ANEH DAN TAK BERKEADILAN: CALON PEREMPUAN SUARA KE-4 DIGUGURKAN, DUA LAKI-LAKI SUARA SAMA MALAH DILULUSKAN — PEMILIHAN BPD DESA MALENGE DIpertanyakan

TOJO UNA-UNAbidikhukumnews.com

6 SEPTEMBER 2026 — Proses pemilihan anggota Badan Permusyawaratan Desa (BPD) Desa Malenge yang digelar hari ini, Minggu (6/9/2026), memicu keberatan dan tanda tanya besar di kalangan warga maupun calon peserta. Mekanisme pemilihan dilakukan secara langsung, di mana seluruh warga yang berhak memilih menentukan perwakilan laki-laki maupun perempuan. Secara logika dan prinsip demokrasi, keterpilihan hendaknya ditentukan oleh perolehan suara tertinggi secara berurutan namun kenyataannya sangat berbeda.

FAKTA PEROLEHAN SUARA RANGKING SAH SESUAI PILIHAN RAKYAT

Berikut urutan perolehan suara yang tercatat dan diketahui publik:

Tabel
No. Nama Calon Jenis Kelamin Perolehan Suara Peringkat
1. Firman Daena Laki-laki 87 suara
2 .Dahlan S. Engke Laki-laki 80 suara
3 . Maryam Masulili Perempuan 73 suara
4. Sulastri Labaka Perempuan 52 suara
5 Amran Labiseng Laki-laki 42 suara
6 Fuad S. Lako Laki-laki 42 suara
7 Abdul Gafur Engke Laki-laki 23 suara

Dari angka di atas, lima peraih suara terbanyak secara sah adalah: Firman Daena, Dahlan S. Engke, Maryam Masulili, Sulastri Labaka, serta salah satu dari Amran Labiseng atau Fuad S. Lako karena keduanya memperoleh suara yang sama persis, yaitu 42 suara.

KEPUTUSAN PANITIA YANG MENGGUGURKAN PRINSIP KEADILAN

Namun keputusan panitia justru berjalan terbalik dan dinilai mencederai asas keterwakilan serta keadilan:

– Sulastri Labaka, peraih suara ke-4 terbanyak (52 suara), digugurkan dan tidak dimasukkan dalam 5 besar terpilih padahal perolehan suaranya jauh di atas dua calon terbawah.

Sebaliknya, Amran Labiseng dan Fuad S. Lako yang sama-sama memperoleh 42 suara keduanya dinyatakan lolos dan terpilih, meskipun berada di urutan ke-5 dan ke-6, serta secara angka kalah dari Sulastri Labaka.

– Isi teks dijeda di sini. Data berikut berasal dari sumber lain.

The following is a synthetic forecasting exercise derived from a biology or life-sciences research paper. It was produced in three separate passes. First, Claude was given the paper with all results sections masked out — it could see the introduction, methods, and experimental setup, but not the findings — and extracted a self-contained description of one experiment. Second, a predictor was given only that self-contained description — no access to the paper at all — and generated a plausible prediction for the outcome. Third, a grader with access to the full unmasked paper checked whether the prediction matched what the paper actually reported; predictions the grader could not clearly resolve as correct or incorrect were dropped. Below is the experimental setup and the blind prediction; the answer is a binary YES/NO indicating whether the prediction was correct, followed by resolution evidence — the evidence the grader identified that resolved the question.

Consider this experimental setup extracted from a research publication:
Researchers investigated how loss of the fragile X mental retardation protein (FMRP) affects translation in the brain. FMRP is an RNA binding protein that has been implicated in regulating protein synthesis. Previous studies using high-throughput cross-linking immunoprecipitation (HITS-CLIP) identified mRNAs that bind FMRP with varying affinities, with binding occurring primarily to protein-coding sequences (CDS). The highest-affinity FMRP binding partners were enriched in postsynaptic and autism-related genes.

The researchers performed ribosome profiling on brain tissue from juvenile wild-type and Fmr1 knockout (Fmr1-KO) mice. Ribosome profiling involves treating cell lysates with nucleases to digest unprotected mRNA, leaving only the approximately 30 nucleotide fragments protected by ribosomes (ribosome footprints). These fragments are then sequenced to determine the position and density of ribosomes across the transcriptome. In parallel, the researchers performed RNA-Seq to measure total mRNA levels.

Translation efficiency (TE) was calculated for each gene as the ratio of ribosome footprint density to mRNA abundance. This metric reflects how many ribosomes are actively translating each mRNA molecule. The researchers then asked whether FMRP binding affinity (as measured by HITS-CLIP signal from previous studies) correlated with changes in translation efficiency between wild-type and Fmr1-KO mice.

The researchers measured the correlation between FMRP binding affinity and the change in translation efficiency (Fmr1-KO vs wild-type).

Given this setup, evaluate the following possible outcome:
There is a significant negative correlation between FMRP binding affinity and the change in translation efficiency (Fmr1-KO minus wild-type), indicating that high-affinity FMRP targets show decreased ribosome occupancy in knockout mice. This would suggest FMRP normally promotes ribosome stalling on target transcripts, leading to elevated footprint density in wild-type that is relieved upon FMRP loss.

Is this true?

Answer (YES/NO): YES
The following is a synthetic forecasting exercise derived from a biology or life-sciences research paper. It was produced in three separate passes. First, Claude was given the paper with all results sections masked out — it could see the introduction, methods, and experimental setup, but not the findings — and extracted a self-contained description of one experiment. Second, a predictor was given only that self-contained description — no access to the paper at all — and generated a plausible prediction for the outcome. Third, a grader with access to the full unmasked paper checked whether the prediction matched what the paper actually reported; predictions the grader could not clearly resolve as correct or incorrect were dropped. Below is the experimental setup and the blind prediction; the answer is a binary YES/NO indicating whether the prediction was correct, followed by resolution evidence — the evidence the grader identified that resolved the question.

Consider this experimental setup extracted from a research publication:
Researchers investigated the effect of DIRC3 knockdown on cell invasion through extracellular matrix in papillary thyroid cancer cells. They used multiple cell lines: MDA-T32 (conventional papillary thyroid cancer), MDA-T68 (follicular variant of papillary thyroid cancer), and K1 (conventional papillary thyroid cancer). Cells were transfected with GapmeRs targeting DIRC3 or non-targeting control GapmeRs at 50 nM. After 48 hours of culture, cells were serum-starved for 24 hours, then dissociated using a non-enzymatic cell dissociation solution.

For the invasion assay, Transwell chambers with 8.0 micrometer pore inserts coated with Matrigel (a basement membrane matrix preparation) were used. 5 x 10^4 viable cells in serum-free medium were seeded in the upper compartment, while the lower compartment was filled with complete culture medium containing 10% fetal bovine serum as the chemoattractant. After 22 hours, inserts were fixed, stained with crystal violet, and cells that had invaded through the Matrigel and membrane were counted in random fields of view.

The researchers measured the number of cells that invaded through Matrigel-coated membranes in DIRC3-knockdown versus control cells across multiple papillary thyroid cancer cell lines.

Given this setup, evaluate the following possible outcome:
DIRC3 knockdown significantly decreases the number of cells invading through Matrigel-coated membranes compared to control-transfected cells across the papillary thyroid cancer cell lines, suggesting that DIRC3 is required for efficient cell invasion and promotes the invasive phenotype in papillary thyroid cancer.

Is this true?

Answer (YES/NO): NO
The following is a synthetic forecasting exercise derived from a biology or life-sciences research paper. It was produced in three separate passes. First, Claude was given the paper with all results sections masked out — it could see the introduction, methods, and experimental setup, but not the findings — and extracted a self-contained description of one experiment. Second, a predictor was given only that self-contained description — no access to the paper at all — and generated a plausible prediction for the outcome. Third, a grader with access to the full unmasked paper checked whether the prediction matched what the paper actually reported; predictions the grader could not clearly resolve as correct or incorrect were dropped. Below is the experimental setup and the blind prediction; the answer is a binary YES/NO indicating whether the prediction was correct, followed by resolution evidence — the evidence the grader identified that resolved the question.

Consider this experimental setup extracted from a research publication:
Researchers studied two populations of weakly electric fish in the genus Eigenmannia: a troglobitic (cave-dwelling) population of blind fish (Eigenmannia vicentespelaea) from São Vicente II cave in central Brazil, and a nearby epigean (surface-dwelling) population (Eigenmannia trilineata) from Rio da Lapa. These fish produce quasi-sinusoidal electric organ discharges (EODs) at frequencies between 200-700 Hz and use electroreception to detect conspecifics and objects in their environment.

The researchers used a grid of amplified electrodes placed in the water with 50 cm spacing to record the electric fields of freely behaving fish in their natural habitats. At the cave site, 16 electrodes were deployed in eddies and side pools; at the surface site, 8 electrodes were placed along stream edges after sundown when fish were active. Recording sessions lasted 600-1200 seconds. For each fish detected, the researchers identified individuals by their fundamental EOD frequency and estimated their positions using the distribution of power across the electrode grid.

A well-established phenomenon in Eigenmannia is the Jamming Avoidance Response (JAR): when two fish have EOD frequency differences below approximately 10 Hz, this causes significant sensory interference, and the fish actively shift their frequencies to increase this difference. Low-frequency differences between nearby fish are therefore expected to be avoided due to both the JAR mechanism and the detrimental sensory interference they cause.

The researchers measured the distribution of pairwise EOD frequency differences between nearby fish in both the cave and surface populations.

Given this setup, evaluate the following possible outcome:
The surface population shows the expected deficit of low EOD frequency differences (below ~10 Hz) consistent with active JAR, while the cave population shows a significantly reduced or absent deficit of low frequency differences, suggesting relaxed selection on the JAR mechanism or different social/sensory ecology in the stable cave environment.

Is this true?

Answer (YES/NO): NO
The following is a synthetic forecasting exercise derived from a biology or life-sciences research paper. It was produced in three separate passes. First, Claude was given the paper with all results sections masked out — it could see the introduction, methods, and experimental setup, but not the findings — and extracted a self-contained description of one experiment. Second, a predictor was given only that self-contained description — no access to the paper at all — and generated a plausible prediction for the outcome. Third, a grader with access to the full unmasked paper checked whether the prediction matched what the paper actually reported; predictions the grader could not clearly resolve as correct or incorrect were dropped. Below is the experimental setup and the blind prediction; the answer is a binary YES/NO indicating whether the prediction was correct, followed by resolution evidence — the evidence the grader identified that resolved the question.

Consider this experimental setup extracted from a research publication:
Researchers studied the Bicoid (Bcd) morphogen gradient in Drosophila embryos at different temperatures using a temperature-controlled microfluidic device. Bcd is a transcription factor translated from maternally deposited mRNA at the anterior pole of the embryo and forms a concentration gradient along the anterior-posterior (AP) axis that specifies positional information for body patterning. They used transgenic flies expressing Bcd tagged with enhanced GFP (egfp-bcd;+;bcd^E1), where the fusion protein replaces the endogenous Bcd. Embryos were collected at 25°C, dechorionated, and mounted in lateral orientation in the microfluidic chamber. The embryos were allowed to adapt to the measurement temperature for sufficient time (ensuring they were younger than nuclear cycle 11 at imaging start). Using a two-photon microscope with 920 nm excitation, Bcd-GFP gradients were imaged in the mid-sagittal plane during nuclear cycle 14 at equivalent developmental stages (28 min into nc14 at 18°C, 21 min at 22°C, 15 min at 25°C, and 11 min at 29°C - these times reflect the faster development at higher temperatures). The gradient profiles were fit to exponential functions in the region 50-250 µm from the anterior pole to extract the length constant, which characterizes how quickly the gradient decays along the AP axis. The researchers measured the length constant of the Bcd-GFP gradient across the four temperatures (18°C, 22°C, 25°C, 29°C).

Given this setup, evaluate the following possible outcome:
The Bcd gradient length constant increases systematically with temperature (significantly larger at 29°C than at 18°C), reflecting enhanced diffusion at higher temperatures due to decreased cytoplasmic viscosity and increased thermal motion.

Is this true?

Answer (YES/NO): NO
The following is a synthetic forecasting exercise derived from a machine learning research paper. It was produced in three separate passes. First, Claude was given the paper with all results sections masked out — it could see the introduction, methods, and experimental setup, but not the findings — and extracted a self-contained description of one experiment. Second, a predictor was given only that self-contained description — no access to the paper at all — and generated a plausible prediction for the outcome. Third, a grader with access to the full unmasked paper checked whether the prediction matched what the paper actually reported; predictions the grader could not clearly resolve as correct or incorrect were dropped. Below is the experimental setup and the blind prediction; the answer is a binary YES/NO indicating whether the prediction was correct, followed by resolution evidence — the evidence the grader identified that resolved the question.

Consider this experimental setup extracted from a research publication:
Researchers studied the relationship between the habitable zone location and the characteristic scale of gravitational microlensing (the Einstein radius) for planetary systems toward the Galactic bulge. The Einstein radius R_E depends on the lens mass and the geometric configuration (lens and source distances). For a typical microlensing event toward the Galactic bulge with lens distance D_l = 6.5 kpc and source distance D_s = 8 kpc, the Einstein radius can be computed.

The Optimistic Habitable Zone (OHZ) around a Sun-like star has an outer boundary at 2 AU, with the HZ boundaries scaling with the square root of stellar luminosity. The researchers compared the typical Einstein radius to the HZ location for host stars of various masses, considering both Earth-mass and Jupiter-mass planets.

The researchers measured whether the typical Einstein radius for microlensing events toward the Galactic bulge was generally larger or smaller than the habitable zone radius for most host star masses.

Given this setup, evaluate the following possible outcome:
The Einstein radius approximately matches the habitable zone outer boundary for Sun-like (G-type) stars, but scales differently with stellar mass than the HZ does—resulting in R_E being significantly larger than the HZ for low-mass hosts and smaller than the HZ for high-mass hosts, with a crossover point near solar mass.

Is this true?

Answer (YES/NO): NO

Keputusan ini dinilai sangat janggal, tidak konsisten dengan logika perolehan suara, serta berpotensi melanggar asas keterwakilan perempuan yang seharusnya dijunjung tinggi dalam lembaga perwakilan masyarakat desa.

MASYARAKAT DAN CALON DIRUGIKAN PERLU PELURUSAN OLEH PIHAK BERWENANG

Fakta ini memicu multitafsir dan keberatan luas di tengah masyarakat Desa Malenge. Calon yang memiliki suara ke-4 justru tersisihkan, sementara dua calon dengan suara lebih rendah dan setara justru sama-sama diloloskan hal mana tidak dapat dijelaskan secara logika maupun aturan yang berlaku umum.

“Keterpilihan hendaknya ditentukan oleh suara rakyat, bukan diatur dan dimanipulasi di meja keputusan panitia. Jika suara menjadi ukuran, maka urutan suara haruslah menjadi pedoman utama. Mengapa peraih suara ke-4 digugurkan, padahal dua orang di bawahnya suara lebih rendah justru sama-sama diloloskan?” demikian sorotan yang muncul dari kalangan warga dan calon peserta.

Oleh karena itu, fakta ini harus segera diluruskan oleh pihak yang berkompeten baik Pemerintah Kecamatan, Pemerintah Kabupaten Tojo Una-Una, maupun pihak pengawas pemilihan BPD. Proses ini harus transparan, adil, dan tidak merugikan siapapun yang telah berjuang serta memperoleh kepercayaan suara dari masyarakat. Jangan sampai pemilihan yang seharusnya lahir dari kehendak rakyat justru dicederai oleh keputusan yang tidak berpijak pada keadilan dan aturan yang berlaku.